Why do I even bother?
It’s complicated – I’m a femme/butchy combo who loves girly stuff, a Mejicana daughter of another Mejicana – who by the way was a former Maybelline cosmetics model.
I am also someone who has struggled with the bombardment of shame about “looking good”; i.e.: pretty enough by white standards. Years in, I still fight the good fight to carve out a sense of myself as beautiful.
Here’s the most recent struggle- harder to identify and fight because it came in the package of a smiling, white, liberal “friend.” This person was selling cosmetics as a sideline. What’s not to like? We work together and she’s bouncy, funny, maybe not on my wavelength, but hey, I can buy some foundation and maybe do a solid.
Going through the catalog was revisiting the wounding that you absorb like it’s the air around you. You look, and you look, and no color listed seem to match the face you see in the mirror. There’s no shade called Media Mestiza Diosa with a dash of Sun Kissed.
I picked “Neutral” and ordered it. When it arrived, it was the color of wallpaper paste. I guess “Neutral” meant anemic white girl. I exchanged it and tried again….three times.

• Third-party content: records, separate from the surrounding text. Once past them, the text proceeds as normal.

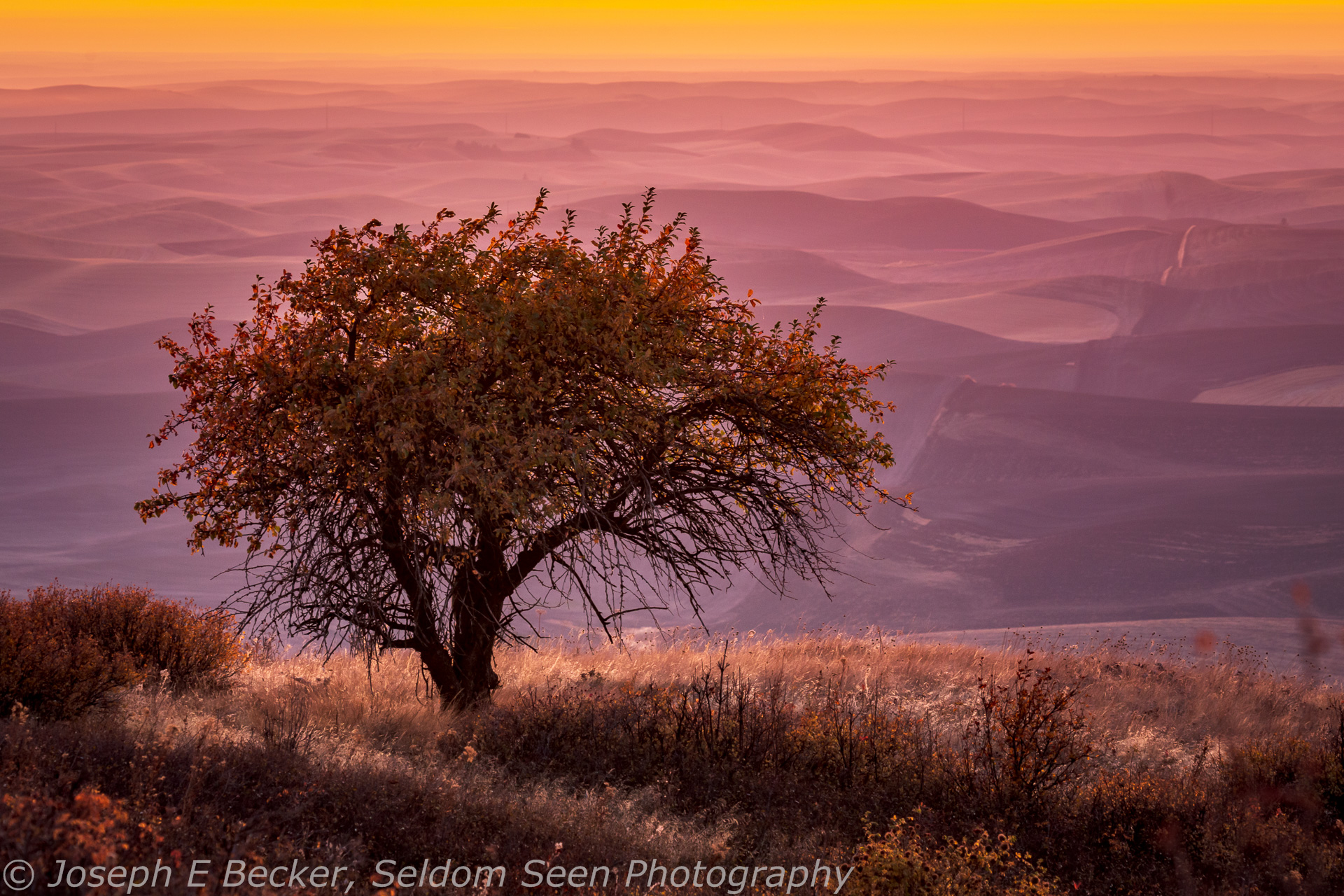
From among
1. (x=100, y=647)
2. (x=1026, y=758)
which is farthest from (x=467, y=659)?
(x=1026, y=758)

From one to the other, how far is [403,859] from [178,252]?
190m

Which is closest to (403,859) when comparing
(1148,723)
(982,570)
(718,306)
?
(718,306)

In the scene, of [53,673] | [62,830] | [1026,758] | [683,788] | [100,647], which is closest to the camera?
[62,830]

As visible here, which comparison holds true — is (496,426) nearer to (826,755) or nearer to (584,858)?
(584,858)

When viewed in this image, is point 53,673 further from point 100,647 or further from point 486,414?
point 486,414

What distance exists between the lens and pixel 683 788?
25.9 feet

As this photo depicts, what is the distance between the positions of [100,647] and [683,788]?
251 inches

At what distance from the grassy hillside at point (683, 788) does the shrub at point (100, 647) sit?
305 mm

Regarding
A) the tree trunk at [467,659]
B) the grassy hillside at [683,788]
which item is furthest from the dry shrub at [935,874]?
the tree trunk at [467,659]

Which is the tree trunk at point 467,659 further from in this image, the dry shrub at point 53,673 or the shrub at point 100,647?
the dry shrub at point 53,673

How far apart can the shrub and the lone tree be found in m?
1.48

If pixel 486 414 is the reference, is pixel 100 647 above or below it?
below

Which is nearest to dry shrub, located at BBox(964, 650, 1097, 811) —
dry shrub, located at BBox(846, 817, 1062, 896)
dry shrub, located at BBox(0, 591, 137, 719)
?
dry shrub, located at BBox(846, 817, 1062, 896)

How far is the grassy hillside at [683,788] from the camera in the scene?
5.78 metres
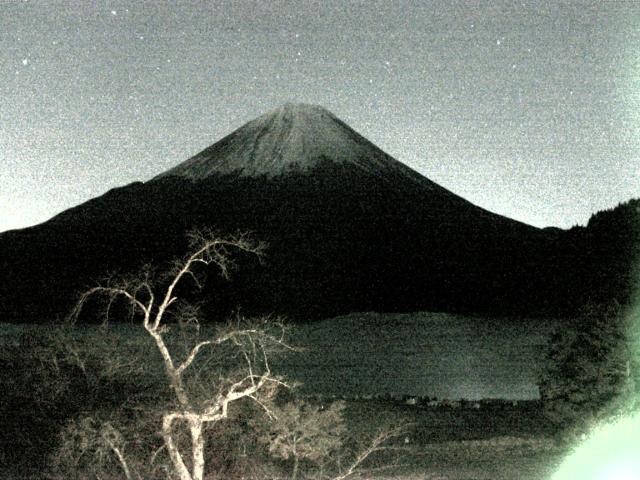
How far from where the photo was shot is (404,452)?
2239 centimetres

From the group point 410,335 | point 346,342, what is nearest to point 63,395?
point 346,342

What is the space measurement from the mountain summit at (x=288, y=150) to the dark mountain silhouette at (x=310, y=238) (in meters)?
0.31

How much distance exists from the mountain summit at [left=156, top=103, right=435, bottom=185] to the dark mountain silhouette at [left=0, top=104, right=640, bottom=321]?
1.01 feet

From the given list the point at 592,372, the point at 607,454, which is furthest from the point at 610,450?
the point at 592,372

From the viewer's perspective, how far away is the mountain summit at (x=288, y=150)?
136m

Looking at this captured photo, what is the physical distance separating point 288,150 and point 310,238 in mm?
30269

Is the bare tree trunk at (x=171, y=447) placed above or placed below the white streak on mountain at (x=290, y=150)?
below

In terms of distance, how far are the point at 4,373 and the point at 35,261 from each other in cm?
9991

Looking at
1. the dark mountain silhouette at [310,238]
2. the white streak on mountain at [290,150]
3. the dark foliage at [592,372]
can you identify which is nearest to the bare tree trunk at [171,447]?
the dark foliage at [592,372]

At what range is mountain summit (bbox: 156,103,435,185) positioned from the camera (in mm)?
135750

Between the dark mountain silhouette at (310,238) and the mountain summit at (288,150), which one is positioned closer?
the dark mountain silhouette at (310,238)

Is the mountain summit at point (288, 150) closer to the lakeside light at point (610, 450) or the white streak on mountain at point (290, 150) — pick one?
the white streak on mountain at point (290, 150)

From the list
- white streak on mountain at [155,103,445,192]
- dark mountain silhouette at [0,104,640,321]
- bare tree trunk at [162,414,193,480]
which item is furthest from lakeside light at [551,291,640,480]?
white streak on mountain at [155,103,445,192]

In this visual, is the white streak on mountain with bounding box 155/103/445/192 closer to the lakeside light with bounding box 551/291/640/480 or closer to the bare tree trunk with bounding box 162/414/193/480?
the lakeside light with bounding box 551/291/640/480
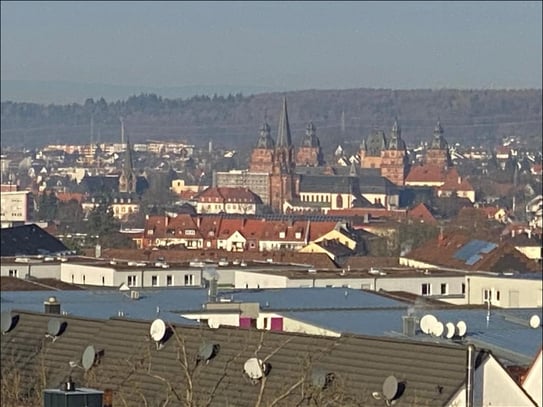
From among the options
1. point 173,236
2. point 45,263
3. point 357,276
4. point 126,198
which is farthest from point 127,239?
point 126,198

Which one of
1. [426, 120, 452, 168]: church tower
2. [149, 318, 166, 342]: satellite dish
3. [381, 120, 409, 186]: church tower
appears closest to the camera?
[149, 318, 166, 342]: satellite dish

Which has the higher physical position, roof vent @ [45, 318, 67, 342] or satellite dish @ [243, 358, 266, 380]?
satellite dish @ [243, 358, 266, 380]

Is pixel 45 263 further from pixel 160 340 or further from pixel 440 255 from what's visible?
pixel 160 340

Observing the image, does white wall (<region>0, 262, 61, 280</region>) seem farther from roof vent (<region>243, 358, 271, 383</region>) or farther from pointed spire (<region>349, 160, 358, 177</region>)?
pointed spire (<region>349, 160, 358, 177</region>)

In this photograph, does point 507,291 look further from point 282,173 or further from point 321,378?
point 282,173

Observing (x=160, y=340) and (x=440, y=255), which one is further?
(x=440, y=255)

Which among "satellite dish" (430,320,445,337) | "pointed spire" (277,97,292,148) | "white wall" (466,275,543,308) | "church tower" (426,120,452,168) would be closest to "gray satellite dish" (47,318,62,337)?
"satellite dish" (430,320,445,337)
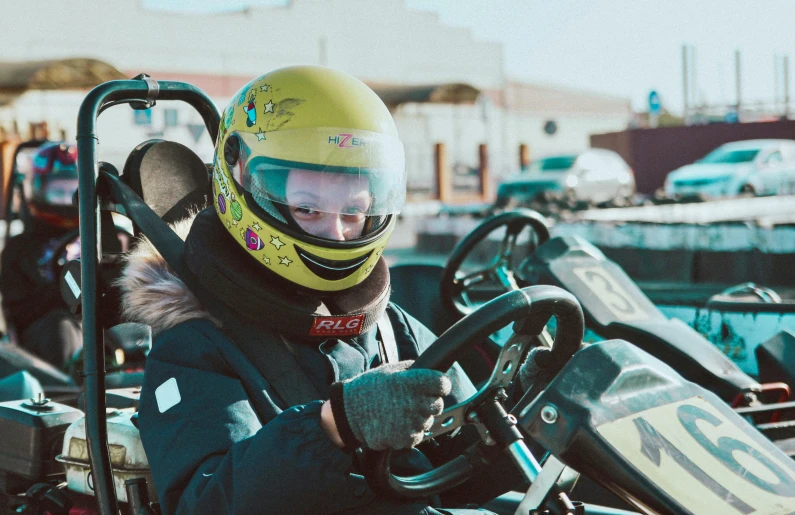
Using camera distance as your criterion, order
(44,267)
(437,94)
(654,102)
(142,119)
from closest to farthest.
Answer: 1. (44,267)
2. (142,119)
3. (654,102)
4. (437,94)

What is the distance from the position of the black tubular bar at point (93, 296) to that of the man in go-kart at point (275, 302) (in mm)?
124

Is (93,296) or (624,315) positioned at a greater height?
(93,296)

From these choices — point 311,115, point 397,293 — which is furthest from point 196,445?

All during this process my “friend’s” agitation was building. With each order I could see and feel her frustration, even though she kept saying: “I just want you to be happy.”
Finally with the last order, she said. “I’ve never had anyone have as much trouble as you.” I paid her, because, well, that’s what you do. And when I got home that night the first thing I did was toss it into the garbage can.
Even as I write this, I feel that clutch in my chest, that sadness of “not being OK.” But I keep on. And I understand.
Insisting on your own space, your own face, and refusing to be erased is trouble.